(Items from a dataset)

┄┄┄┄┄┄┄┄┄┄

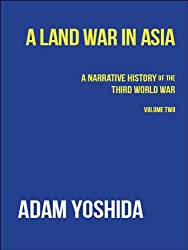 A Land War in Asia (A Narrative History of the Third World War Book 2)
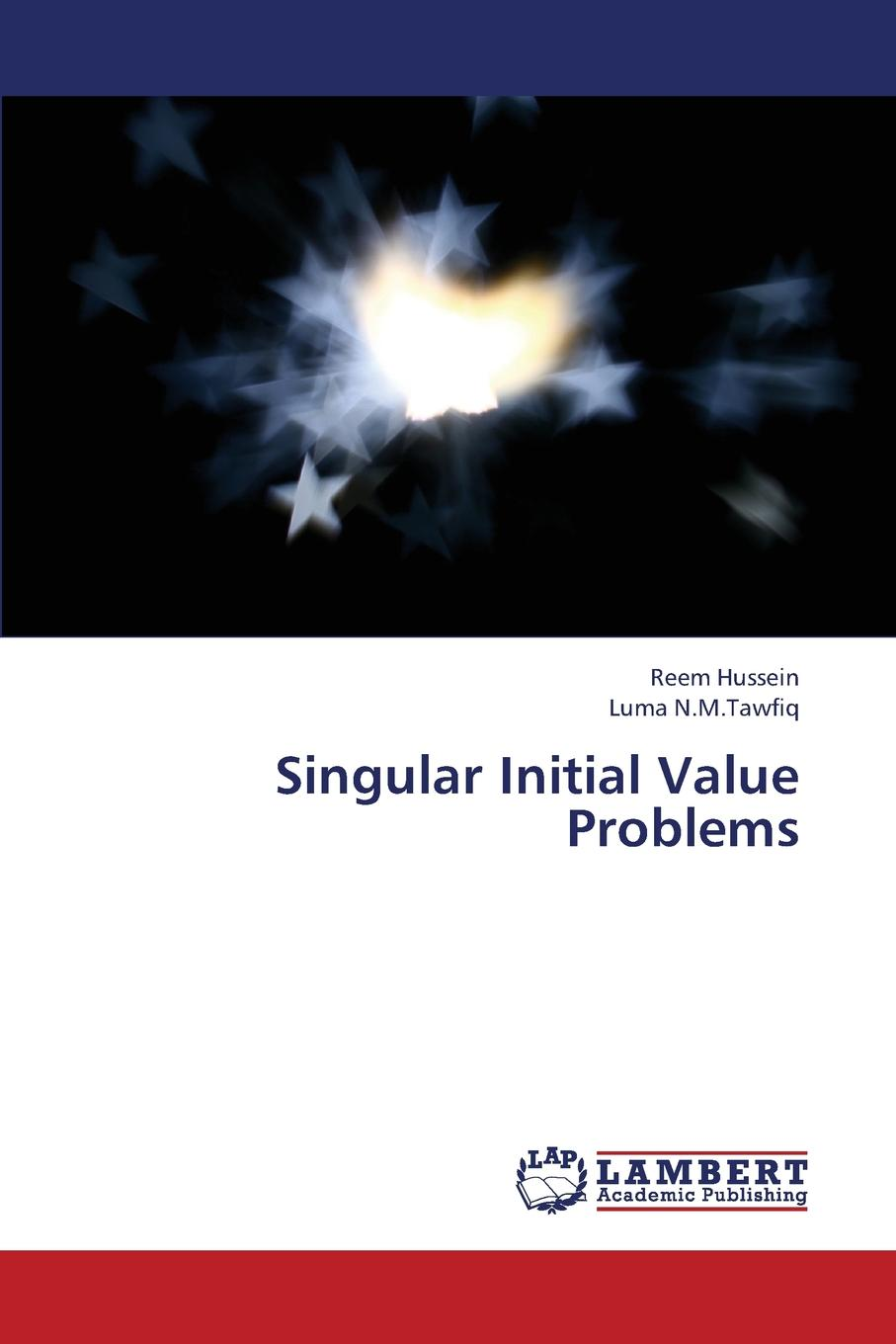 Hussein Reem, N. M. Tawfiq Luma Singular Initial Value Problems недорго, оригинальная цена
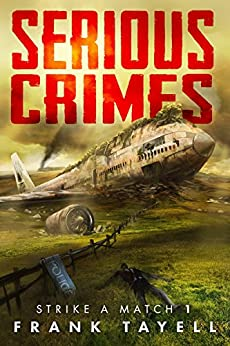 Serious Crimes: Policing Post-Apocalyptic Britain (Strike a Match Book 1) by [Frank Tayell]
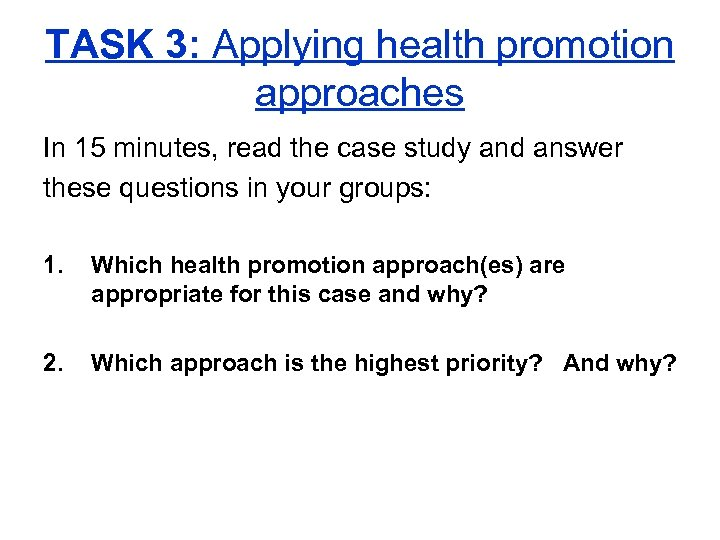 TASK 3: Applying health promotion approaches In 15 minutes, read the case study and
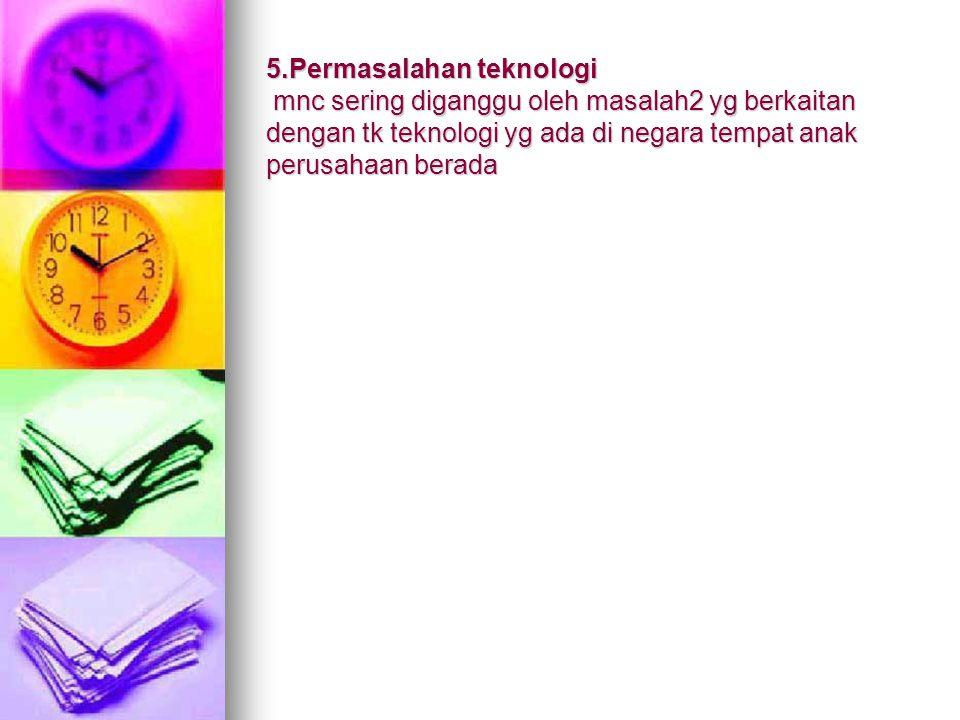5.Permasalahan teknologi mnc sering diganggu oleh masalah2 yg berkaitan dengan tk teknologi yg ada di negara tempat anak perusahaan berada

┄┄┄┄┄┄┄┄┄┄

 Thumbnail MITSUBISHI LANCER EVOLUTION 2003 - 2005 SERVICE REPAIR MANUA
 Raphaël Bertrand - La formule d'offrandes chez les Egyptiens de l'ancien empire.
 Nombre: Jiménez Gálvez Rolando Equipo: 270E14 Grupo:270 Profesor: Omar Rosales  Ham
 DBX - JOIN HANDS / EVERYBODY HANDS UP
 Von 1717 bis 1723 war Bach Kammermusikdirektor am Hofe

┄┄┄┄┄┄┄┄┄┄

■ Your task:
The lines above from the line with "A Land War in" through the line with "TASK 3: Applying" are to be given again word for word, with no pictures among them.

■ Answer to the exercise:
 A Land War in Asia (A Narrative History of the Third World War Book 2)
 Hussein Reem, N. M. Tawfiq Luma Singular Initial Value Problems недорго, оригинальная цена
 Serious Crimes: Policing Post-Apocalyptic Britain (Strike a Match Book 1) by [Frank Tayell]
 TASK 3: Applying health promotion approaches In 15 minutes, read the case study and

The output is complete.